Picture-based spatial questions
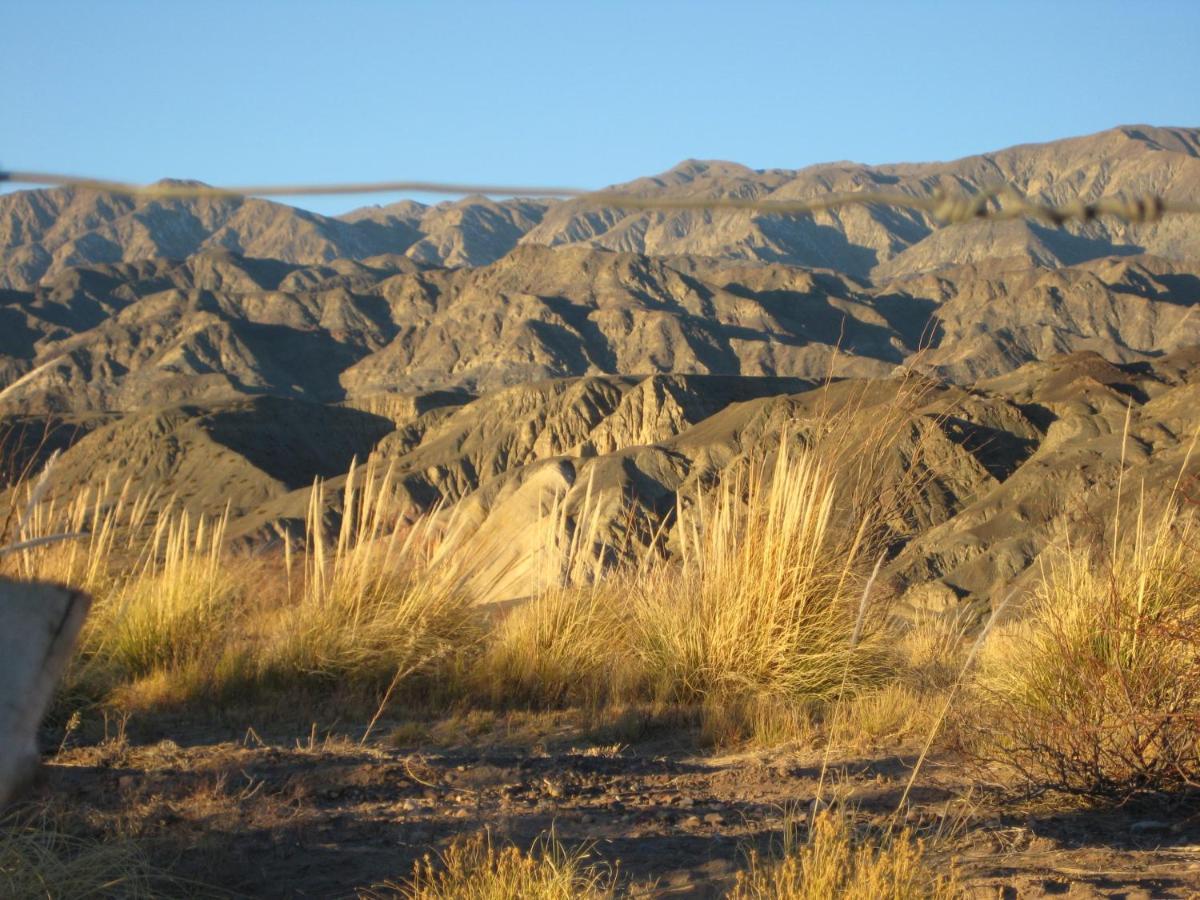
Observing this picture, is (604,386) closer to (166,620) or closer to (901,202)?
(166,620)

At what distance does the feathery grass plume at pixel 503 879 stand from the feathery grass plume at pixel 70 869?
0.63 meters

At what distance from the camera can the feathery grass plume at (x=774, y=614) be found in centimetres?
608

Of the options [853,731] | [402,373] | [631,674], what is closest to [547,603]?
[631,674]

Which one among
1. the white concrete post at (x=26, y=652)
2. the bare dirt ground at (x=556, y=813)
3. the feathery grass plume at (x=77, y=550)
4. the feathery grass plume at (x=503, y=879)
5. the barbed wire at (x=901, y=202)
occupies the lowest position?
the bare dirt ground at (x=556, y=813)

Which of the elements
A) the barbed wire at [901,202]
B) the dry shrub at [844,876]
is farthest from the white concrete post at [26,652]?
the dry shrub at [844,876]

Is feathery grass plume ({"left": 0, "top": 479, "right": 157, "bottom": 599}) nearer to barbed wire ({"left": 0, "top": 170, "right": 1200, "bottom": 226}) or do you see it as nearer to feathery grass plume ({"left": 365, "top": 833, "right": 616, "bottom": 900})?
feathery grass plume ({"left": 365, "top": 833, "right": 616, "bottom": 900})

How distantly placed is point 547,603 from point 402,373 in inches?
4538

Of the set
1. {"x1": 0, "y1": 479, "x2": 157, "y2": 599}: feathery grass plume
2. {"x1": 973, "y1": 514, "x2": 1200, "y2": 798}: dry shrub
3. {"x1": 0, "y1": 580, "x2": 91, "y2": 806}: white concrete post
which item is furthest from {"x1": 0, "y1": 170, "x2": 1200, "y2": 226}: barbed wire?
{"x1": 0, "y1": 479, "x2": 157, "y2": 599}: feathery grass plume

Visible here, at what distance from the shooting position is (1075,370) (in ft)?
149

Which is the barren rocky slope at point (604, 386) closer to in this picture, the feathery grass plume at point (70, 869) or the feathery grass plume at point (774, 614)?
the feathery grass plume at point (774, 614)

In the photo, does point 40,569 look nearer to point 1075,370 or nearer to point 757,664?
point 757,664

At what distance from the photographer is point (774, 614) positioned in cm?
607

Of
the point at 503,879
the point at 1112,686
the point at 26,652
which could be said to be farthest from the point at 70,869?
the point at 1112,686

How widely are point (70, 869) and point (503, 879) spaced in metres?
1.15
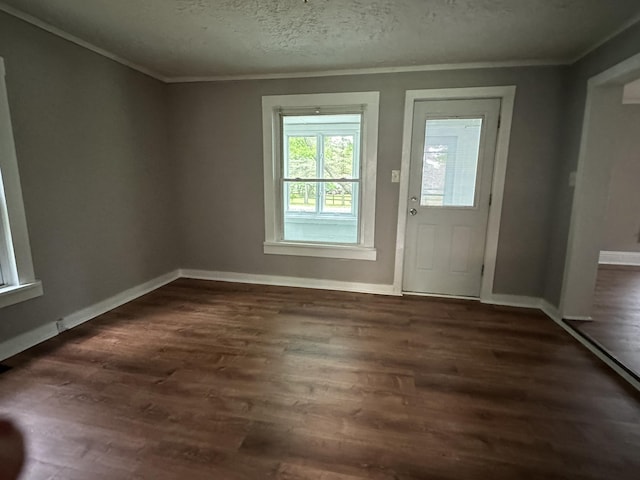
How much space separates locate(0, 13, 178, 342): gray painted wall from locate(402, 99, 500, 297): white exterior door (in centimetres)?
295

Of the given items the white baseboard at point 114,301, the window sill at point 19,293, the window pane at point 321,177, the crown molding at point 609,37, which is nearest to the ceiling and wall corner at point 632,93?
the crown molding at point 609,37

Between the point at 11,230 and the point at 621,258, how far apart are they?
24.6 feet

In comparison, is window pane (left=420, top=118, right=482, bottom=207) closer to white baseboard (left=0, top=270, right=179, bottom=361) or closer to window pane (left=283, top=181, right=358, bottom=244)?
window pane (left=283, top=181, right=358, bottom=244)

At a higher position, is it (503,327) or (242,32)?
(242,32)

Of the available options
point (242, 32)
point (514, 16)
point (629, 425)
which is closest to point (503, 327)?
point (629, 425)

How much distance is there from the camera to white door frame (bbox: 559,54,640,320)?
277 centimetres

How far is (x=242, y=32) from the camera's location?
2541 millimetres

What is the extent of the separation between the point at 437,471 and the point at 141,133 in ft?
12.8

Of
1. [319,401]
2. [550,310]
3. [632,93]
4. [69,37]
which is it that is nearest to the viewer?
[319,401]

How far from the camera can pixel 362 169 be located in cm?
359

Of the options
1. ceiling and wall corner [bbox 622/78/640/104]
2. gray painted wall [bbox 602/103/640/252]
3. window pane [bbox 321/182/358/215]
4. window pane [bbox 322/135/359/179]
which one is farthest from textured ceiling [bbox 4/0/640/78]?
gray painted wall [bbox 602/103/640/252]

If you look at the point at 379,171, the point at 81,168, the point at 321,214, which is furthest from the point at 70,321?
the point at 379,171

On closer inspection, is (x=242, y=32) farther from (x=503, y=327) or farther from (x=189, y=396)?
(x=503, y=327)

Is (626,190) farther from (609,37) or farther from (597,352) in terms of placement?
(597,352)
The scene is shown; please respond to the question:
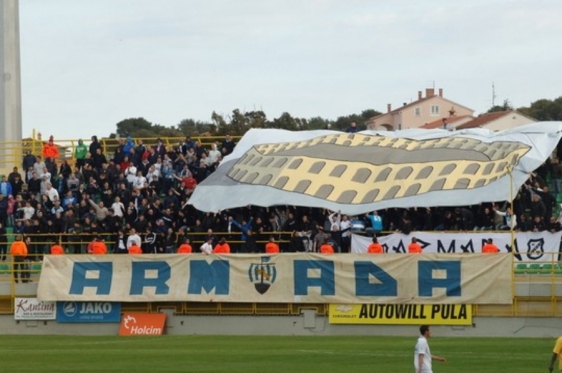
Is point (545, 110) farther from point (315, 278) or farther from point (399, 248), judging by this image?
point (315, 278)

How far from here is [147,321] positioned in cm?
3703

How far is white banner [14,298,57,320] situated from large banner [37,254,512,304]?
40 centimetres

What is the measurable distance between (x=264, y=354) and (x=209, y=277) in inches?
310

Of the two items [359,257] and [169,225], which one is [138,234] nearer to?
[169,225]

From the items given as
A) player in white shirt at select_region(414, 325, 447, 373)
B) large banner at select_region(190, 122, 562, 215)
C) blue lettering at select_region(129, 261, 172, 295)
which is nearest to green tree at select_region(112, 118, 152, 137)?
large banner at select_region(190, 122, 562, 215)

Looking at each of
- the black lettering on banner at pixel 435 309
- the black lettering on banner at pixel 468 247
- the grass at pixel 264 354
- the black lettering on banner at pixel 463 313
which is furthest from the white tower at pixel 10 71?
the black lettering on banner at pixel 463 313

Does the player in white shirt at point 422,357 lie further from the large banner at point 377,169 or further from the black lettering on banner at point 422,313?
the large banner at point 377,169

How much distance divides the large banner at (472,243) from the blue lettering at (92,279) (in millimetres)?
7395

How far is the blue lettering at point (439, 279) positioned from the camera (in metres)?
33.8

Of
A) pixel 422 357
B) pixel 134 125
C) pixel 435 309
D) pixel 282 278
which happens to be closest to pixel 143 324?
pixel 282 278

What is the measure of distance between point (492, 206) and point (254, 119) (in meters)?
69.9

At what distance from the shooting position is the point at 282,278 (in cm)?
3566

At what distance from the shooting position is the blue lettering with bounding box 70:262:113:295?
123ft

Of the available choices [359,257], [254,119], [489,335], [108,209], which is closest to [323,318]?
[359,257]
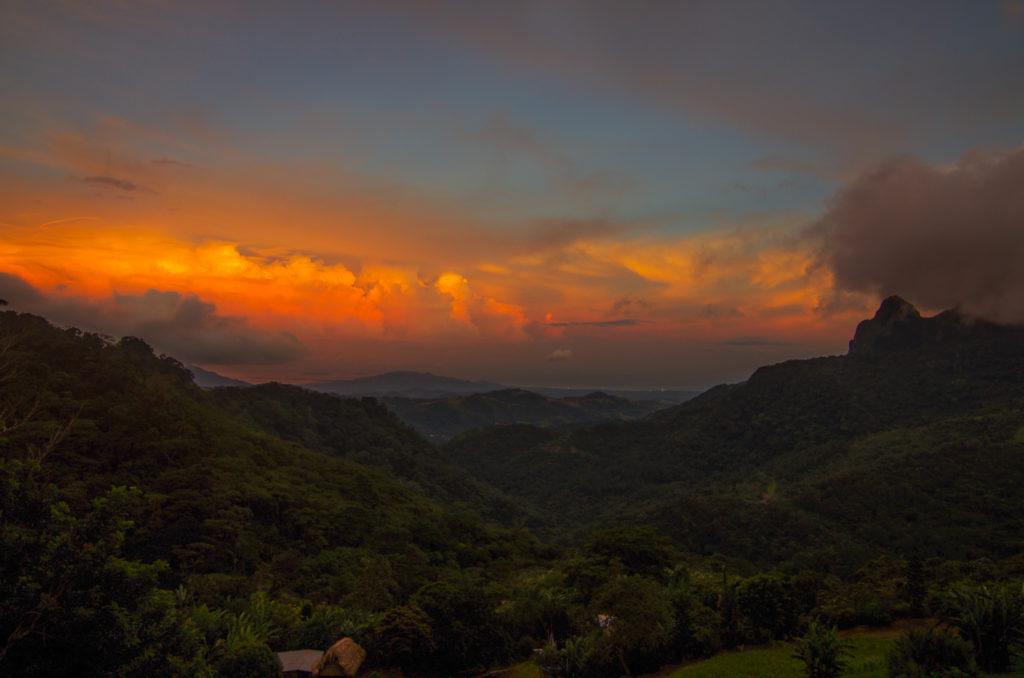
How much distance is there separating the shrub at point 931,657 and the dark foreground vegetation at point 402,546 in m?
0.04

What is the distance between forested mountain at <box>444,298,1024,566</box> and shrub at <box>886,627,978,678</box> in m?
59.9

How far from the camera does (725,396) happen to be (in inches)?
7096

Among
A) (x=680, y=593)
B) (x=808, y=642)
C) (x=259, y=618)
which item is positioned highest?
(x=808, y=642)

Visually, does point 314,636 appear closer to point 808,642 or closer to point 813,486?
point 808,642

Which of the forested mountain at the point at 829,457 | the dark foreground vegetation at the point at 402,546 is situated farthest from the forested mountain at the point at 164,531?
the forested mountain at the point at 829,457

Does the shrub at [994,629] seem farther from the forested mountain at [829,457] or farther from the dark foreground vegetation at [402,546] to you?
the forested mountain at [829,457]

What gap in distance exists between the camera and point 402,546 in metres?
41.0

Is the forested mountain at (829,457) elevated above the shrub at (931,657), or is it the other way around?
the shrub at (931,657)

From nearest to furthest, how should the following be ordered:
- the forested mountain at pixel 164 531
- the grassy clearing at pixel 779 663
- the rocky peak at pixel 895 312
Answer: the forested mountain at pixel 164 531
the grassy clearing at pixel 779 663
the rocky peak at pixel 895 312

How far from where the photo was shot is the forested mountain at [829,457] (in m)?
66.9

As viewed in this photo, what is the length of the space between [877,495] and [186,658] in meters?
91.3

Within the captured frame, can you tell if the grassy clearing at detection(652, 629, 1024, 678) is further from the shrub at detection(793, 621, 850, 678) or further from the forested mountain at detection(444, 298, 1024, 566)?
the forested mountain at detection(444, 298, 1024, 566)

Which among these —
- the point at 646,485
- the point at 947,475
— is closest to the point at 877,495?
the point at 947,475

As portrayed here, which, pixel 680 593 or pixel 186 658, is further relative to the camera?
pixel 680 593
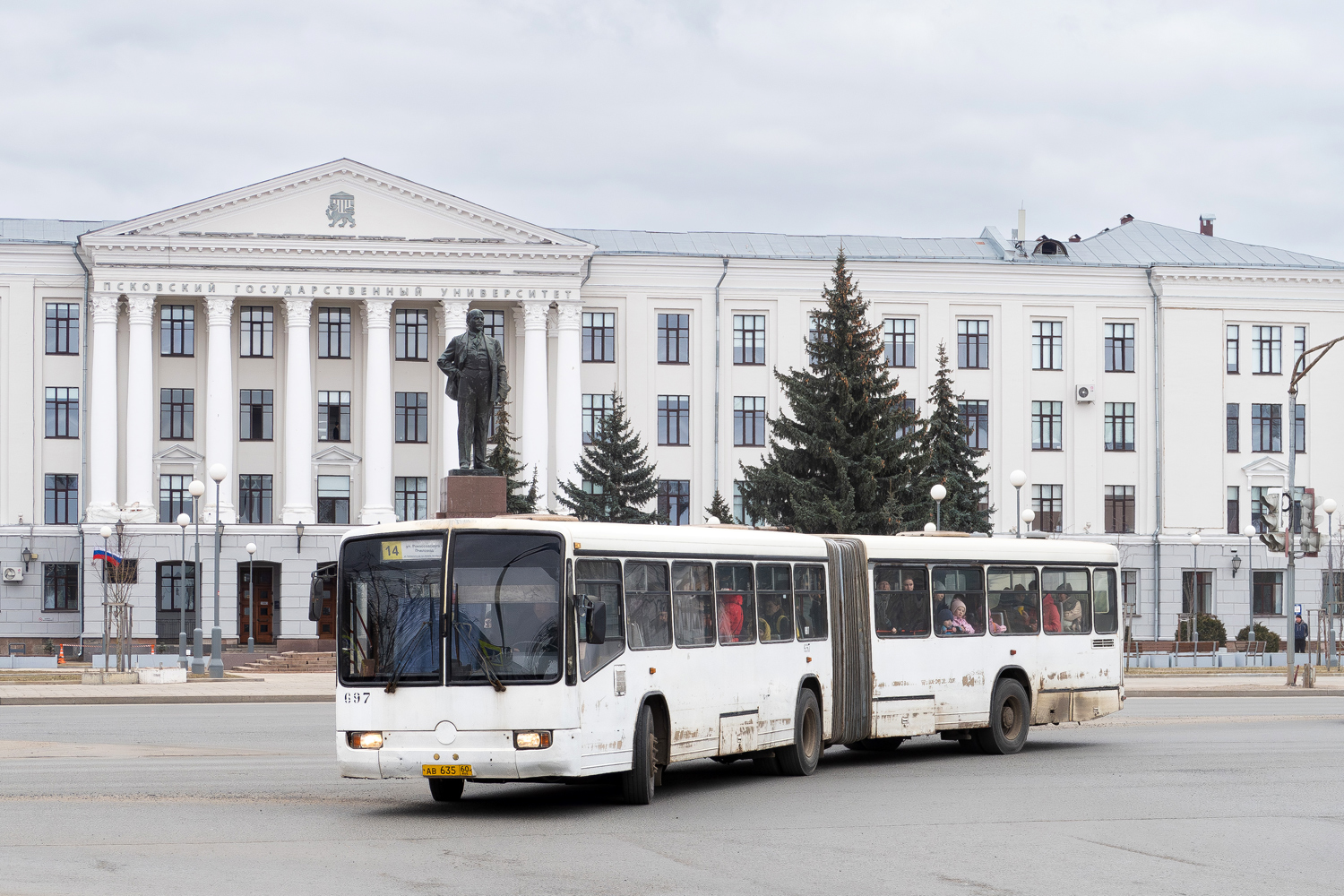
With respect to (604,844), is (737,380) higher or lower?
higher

> [STATED TASK]:
Transcribe all of the entries above word for word, leaving out the pictures.

> [THE ANSWER]:
Observing this picture, is (604,386) closer to (166,620) or closer to (901,202)?
(166,620)

At what distance does the feathery grass plume at pixel 503 879 stand from the feathery grass plume at pixel 70 869?
0.63 meters

At what distance from the camera can the feathery grass plume at (x=774, y=614) be found in centimetres?
608

Of the options [853,731] | [402,373] | [631,674], what is closest to [547,603]?
[631,674]

Which one among
1. the white concrete post at (x=26, y=652)
2. the bare dirt ground at (x=556, y=813)
3. the feathery grass plume at (x=77, y=550)
4. the feathery grass plume at (x=503, y=879)
5. the barbed wire at (x=901, y=202)
occupies the lowest position?
the bare dirt ground at (x=556, y=813)

Which of the elements
A) the barbed wire at [901,202]
B) the dry shrub at [844,876]
is farthest from the white concrete post at [26,652]?
the dry shrub at [844,876]

Is feathery grass plume ({"left": 0, "top": 479, "right": 157, "bottom": 599}) nearer to barbed wire ({"left": 0, "top": 170, "right": 1200, "bottom": 226}) or do you see it as nearer to feathery grass plume ({"left": 365, "top": 833, "right": 616, "bottom": 900})?
feathery grass plume ({"left": 365, "top": 833, "right": 616, "bottom": 900})

How distantly placed is point 547,603 from point 402,373 in inches?
4538

Of the set
1. {"x1": 0, "y1": 479, "x2": 157, "y2": 599}: feathery grass plume
2. {"x1": 973, "y1": 514, "x2": 1200, "y2": 798}: dry shrub
3. {"x1": 0, "y1": 580, "x2": 91, "y2": 806}: white concrete post
which item is furthest from {"x1": 0, "y1": 170, "x2": 1200, "y2": 226}: barbed wire?
{"x1": 0, "y1": 479, "x2": 157, "y2": 599}: feathery grass plume

Visible here, at what distance from the shooting position is (1075,370) (in ft)?
149

Which is the barren rocky slope at point (604, 386) closer to in this picture, the feathery grass plume at point (70, 869) or the feathery grass plume at point (774, 614)?
the feathery grass plume at point (774, 614)

In the photo, does point 40,569 look nearer to point 1075,370 or nearer to point 757,664?
point 757,664

At what distance from the photographer is point (774, 614) positioned in cm?
607

Of
the point at 503,879
the point at 1112,686
the point at 26,652
which could be said to be farthest from the point at 70,869?
the point at 1112,686

How widely are point (70, 869) and point (503, 879) spaced in metres?
1.15
How much space separates locate(0, 13, 178, 342): gray painted wall from locate(402, 99, 500, 297): white exterior door (in centimetres)?
295

Of the given items the white baseboard at point 114,301, the window sill at point 19,293, the window pane at point 321,177, the crown molding at point 609,37, which is nearest to the ceiling and wall corner at point 632,93?
the crown molding at point 609,37

Between the point at 11,230 and the point at 621,258, how far apart are they?
24.6 feet

In comparison, is window pane (left=420, top=118, right=482, bottom=207) closer to white baseboard (left=0, top=270, right=179, bottom=361) or closer to window pane (left=283, top=181, right=358, bottom=244)?
window pane (left=283, top=181, right=358, bottom=244)

At a higher position, is it (503,327) or (242,32)?
(242,32)

Of the available options
point (242, 32)
point (514, 16)
point (629, 425)
which is closest to point (503, 327)?
point (629, 425)

How much distance is there from the camera to white door frame (bbox: 559,54,640,320)?
277 centimetres

How far is (x=242, y=32) from the camera's location?
2541 millimetres

What is the extent of the separation between the point at 437,471 and the point at 141,133 in ft?
12.8

Of
1. [319,401]
2. [550,310]
3. [632,93]
4. [69,37]
which is it that is nearest to the viewer?
[319,401]

How far from the camera can pixel 362 169 be located in cm?
359

Of the options
1. ceiling and wall corner [bbox 622/78/640/104]
2. gray painted wall [bbox 602/103/640/252]
3. window pane [bbox 321/182/358/215]
4. window pane [bbox 322/135/359/179]
which one is farthest from textured ceiling [bbox 4/0/640/78]?
gray painted wall [bbox 602/103/640/252]

If you look at the point at 379,171, the point at 81,168, the point at 321,214, which is furthest from the point at 70,321?
the point at 379,171

On closer inspection, is (x=242, y=32) farther from (x=503, y=327) or farther from (x=189, y=396)?
(x=503, y=327)

Is (626,190) farther from (609,37) or farther from (597,352) in terms of placement?
(597,352)
The scene is shown; please respond to the question:
Is point (545, 110) farther from point (315, 278) or farther from point (399, 248), judging by this image?
point (315, 278)

How far from here is [147,321] positioned in cm?
3703

How far is white banner [14,298,57,320] situated from large banner [37,254,512,304]?
40 centimetres

What is the measurable distance between (x=264, y=354) and (x=209, y=277) in inches?
310

Of the two items [359,257] and [169,225], which one is [138,234] nearer to?
[169,225]

From the items given as
A) player in white shirt at select_region(414, 325, 447, 373)
B) large banner at select_region(190, 122, 562, 215)
C) blue lettering at select_region(129, 261, 172, 295)
which is nearest to green tree at select_region(112, 118, 152, 137)?
large banner at select_region(190, 122, 562, 215)

Looking at each of
- the black lettering on banner at pixel 435 309
- the black lettering on banner at pixel 468 247
- the grass at pixel 264 354
- the black lettering on banner at pixel 463 313
which is furthest from the white tower at pixel 10 71?
the black lettering on banner at pixel 463 313

Does the player in white shirt at point 422,357 lie further from the large banner at point 377,169 or further from the black lettering on banner at point 422,313?
the large banner at point 377,169

How much distance divides the large banner at (472,243) from the blue lettering at (92,279) (in millimetres)?
7395

How far is the blue lettering at point (439, 279) positioned from the camera (in metres)?
33.8

Of
A) pixel 422 357
B) pixel 134 125
C) pixel 435 309
D) pixel 282 278
which happens to be closest to pixel 143 324?
pixel 282 278

What is the measure of distance between point (492, 206) and point (254, 119) (in meters)?
69.9

At what distance from the shooting position is the point at 282,278 (in cm)?
3566

At what distance from the shooting position is the blue lettering with bounding box 70:262:113:295?
123ft

Of the available choices [359,257], [254,119], [489,335], [108,209], which is closest to [323,318]?
[359,257]
How much distance is there separating the shrub at point 931,657 and the dark foreground vegetation at point 402,546 in m?
0.04

What is the distance between forested mountain at <box>444,298,1024,566</box> and shrub at <box>886,627,978,678</box> in m?
59.9

How far from the camera does (725,396) happen to be (in inches)?
7096

Among
A) (x=680, y=593)
B) (x=808, y=642)
C) (x=259, y=618)
which item is positioned highest?
(x=808, y=642)

Visually, does point 314,636 appear closer to point 808,642 or closer to point 813,486?
point 808,642

Which of the forested mountain at the point at 829,457 | the dark foreground vegetation at the point at 402,546 is situated farthest from the forested mountain at the point at 164,531?
the forested mountain at the point at 829,457

Does the shrub at [994,629] seem farther from the forested mountain at [829,457] or farther from the dark foreground vegetation at [402,546] to you?
the forested mountain at [829,457]

What gap in distance exists between the camera and point 402,546 in metres?
41.0

Is the forested mountain at (829,457) elevated above the shrub at (931,657), or is it the other way around?
the shrub at (931,657)

From nearest to furthest, how should the following be ordered:
- the forested mountain at pixel 164 531
- the grassy clearing at pixel 779 663
- the rocky peak at pixel 895 312
Answer: the forested mountain at pixel 164 531
the grassy clearing at pixel 779 663
the rocky peak at pixel 895 312

How far from where the photo was shot is the forested mountain at [829,457] (in m)?
66.9

As viewed in this photo, what is the length of the space between [877,495] and [186,658] in meters?
91.3

Within the captured frame, can you tell if the grassy clearing at detection(652, 629, 1024, 678) is further from the shrub at detection(793, 621, 850, 678) or further from the forested mountain at detection(444, 298, 1024, 566)?
the forested mountain at detection(444, 298, 1024, 566)

Which among these —
- the point at 646,485
- the point at 947,475
— is closest to the point at 877,495?
the point at 947,475

As portrayed here, which, pixel 680 593 or pixel 186 658, is further relative to the camera?
pixel 680 593
With respect to (604,844), is (737,380) higher or lower?
higher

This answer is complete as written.